An der innerbetrieblichen Weiterbildung jedoch sind alle gleichermaßen beteiligt. Wenn zum Beispiel - wie aktuell - eine neue Pulverbeschichtungsanlage, eine Einspeich- und Spannmaschine oder ein zusätzliches Montageband angeschafft werden, stehen interne Schulungen an. In all diesen Fällen sind die Beschäftigten mit Behinderung immer dabei.
Weiterbildung - nicht nur fachliche - ist auch für das Führungspersonal des Unternehmens Pflicht. So haben gleich drei Abteilungsleiter an Schulungen des LWL-Integrationsamts und der Handwerkskammer teilgenommen. Hier lernten sie etwa, psychisch kranke Personen im betrieblichen Arbeitsalltag angemessen zu begleiten.

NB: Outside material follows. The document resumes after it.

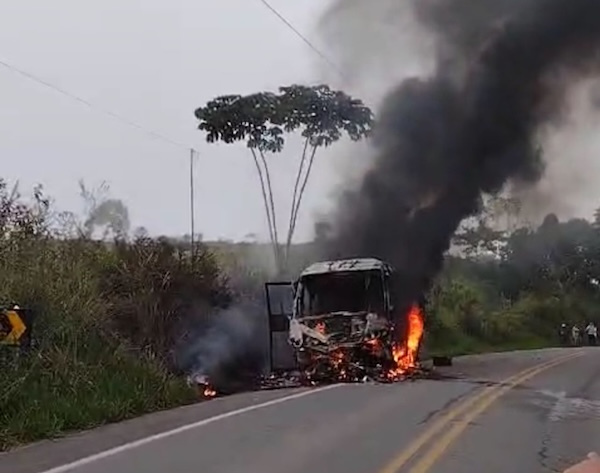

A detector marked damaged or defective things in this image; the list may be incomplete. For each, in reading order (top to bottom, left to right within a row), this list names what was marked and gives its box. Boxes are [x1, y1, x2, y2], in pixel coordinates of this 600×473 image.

destroyed vehicle front [288, 258, 396, 372]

Ökonomischer und sozialer Erfolg

Tauchen bei der Beschäftigung behinderter Menschen größere Probleme auf, kann die Firma jederzeit auf die Fachkompetenz eines Mitarbeiters des Integrationsfachdienstes bauen, der auch die Gebärdensprache beherrscht. Er kommt einmal pro Woche in den Betrieb, spricht mit den schwerbehinderten Menschen über etwaige Schwierigkeiten bei ihrer Berufsarbeit oder auch im persönlichen Umfeld. Im Krankheitsfall besucht er sie bei Bedarf auch zu Hause.
Für Edith Beglet-Thiemann ist soziales Engagement seit je ein persönliches Anliegen: „Schon früh“, erzählt sie, „haben meine Eltern gesagt: Du musst dich sozial engagieren! Also habe ich in den Semesterferien meiner Studienzeit behinderten Menschen geholfen, sich auf ihr Examen vorzubereiten.“
Heute liegt ihr vor allem die Arbeitszufriedenheit ihres Personals am Herzen. „Nur mit kompetenten und zufriedenen Mitarbeiterinnen und Mitarbeitern“, so die Geschäftsführerin, „können wir ständig an neuen Möglichkeiten arbeiten, die produzierten Fahrräder noch komfortabler zu machen.“ So wie vor Jahren mit dem „Velo de Ville“, dem ersten Fahrrad mit nur einem zentralen Unterrohr. Damit wurden erstmals sehr niedrige Einstiegshöhen realisiert - eine Innovation, die heute bei keinem Stadt-Rad mehr wegzudenken ist. Nicht mehr wegzudenken sind auch die 18 Beschäftigten mit einer Behinderung. Sie gehören längst zum Stammpersonal des ökonomisch wie sozial erfolgreichen Unternehmens.